=== 閱讀文本 ===

文森特·德·博瓦迪亞
人天生就具有利己主義的傾向,但后天的生活教會了人分享,并進一步強化了人的利他主義傾向。
億萬富翁沃倫·巴菲特現在正每天打著電話,邀請其他富豪們來參加他和蓋茨夫婦發起的“捐贈誓言”慈善計劃,這項計劃號召億萬富翁們生前或死后至少用自己的一半財富來做慈善。
雖然早已坐擁億萬家產,名列全球頂尖富豪榜,但巴菲特對慈善事業的熱衷程度,絕非一般富豪能比。早在2014年,他就向比爾和梅琳達·蓋茨基金會捐贈了21億美元的股票,打破了個人慈善捐款紀錄之最。不僅如此,他還許諾要將自己名下99%的資產捐贈給慈善事業。
“就我自己而言,1%的個人財富就已經足夠我和家人使用,留下更多的錢既不會增加我們的幸福感,同時也不會讓我們的生活更加安康。”在被問及為何要捐出如此多的財產時,巴菲特這樣解釋道。
不過,除了像巴菲特這樣慷慨的富翁,這個世界上也不乏極其吝嗇的富翁。比如曾經的世界首富——石油大亨讓·保羅·蓋蒂,他在所有的豪宅里都安裝了由對方付費的電話,以此來降低自己的話費支出。甚至在意大利黑手黨綁架了他的孫子并索要1700萬美元的贖金時,他也絲毫不肯讓步,直到綁匪失去了耐心,切下蓋蒂三世的一只耳朵和一縷頭發寄給他后,蓋蒂才付了340萬美元的贖金。

===

任務項目.
將這篇談富豪與慈善的短文中，以“億萬富翁沃倫·巴菲特現在正每”開頭、一直到“的財產時,巴菲特這樣解釋道。”為止的部分逐字照抄下來。

=== 所給資料 ===

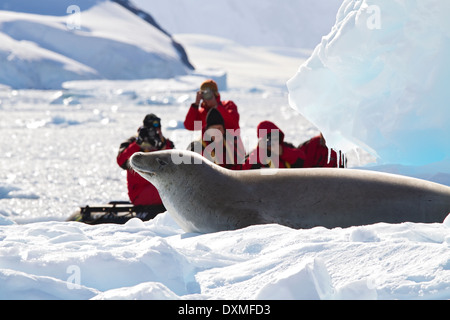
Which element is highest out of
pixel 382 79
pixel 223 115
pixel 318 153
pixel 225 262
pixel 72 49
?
pixel 72 49

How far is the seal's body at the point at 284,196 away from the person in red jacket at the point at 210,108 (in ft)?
5.59

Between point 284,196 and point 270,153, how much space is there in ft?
3.95

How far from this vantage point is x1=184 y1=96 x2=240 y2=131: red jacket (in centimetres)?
523

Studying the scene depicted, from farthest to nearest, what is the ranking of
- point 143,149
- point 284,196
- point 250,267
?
point 143,149
point 284,196
point 250,267

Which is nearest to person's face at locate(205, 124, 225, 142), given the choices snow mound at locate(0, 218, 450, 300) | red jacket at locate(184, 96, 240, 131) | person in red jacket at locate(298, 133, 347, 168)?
red jacket at locate(184, 96, 240, 131)

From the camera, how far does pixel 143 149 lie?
15.6 feet

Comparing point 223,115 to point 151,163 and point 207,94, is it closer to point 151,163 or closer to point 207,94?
point 207,94

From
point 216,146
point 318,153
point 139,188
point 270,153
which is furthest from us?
point 318,153

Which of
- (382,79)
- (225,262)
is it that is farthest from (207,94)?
(225,262)

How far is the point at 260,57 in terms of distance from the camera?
9556 cm

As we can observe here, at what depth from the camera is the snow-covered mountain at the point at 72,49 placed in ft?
105

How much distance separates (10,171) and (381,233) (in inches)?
314

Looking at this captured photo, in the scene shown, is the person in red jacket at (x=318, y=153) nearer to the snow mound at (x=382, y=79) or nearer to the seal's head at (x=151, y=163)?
the snow mound at (x=382, y=79)

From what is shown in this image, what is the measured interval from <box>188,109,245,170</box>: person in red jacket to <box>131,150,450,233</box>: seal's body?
3.62 ft
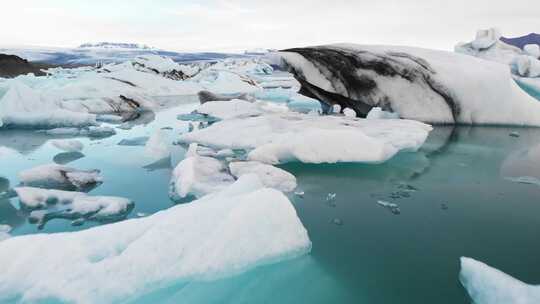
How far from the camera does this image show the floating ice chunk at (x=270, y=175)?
9.61 ft

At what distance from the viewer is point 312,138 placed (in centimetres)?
356

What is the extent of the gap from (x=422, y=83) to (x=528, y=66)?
8.21 meters

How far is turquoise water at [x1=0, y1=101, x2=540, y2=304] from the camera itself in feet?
5.28

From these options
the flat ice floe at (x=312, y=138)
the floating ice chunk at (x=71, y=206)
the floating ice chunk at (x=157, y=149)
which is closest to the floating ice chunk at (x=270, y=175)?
the flat ice floe at (x=312, y=138)

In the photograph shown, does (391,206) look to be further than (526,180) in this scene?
No

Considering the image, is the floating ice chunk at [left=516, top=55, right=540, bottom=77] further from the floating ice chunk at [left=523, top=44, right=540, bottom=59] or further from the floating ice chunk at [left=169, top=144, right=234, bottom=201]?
the floating ice chunk at [left=169, top=144, right=234, bottom=201]

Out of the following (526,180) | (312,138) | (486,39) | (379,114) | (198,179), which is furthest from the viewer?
(486,39)

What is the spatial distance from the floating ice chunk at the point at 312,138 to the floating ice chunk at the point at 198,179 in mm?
579

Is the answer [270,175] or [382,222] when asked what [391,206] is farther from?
[270,175]

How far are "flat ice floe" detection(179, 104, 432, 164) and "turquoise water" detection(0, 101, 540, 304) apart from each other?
0.14 metres

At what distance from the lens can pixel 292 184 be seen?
9.69ft

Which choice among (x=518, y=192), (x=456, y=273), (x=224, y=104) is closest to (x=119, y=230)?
(x=456, y=273)

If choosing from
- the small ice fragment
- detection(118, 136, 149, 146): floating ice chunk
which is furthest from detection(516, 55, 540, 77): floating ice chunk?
the small ice fragment

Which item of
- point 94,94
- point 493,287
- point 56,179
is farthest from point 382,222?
point 94,94
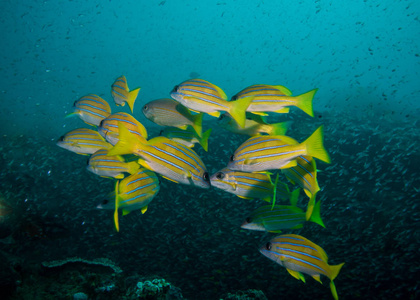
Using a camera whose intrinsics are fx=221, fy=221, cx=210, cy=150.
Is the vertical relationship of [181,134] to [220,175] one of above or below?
above

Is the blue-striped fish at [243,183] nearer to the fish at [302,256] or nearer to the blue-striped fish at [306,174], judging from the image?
the blue-striped fish at [306,174]

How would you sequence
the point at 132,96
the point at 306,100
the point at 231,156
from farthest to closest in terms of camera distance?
the point at 132,96 → the point at 306,100 → the point at 231,156

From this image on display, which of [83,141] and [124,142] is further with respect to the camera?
[83,141]

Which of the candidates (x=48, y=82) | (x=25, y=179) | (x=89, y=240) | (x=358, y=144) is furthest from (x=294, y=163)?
(x=48, y=82)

===

本題答案.
億萬富翁沃倫·巴菲特現在正每天打著電話,邀請其他富豪們來參加他和蓋茨夫婦發起的“捐贈誓言”慈善計劃,這項計劃號召億萬富翁們生前或死后至少用自己的一半財富來做慈善。
雖然早已坐擁億萬家產,名列全球頂尖富豪榜,但巴菲特對慈善事業的熱衷程度,絕非一般富豪能比。早在2014年,他就向比爾和梅琳達·蓋茨基金會捐贈了21億美元的股票,打破了個人慈善捐款紀錄之最。不僅如此,他還許諾要將自己名下99%的資產捐贈給慈善事業。
“就我自己而言,1%的個人財富就已經足夠我和家人使用,留下更多的錢既不會增加我們的幸福感,同時也不會讓我們的生活更加安康。”在被問及為何要捐出如此多的財產時,巴菲特這樣解釋道。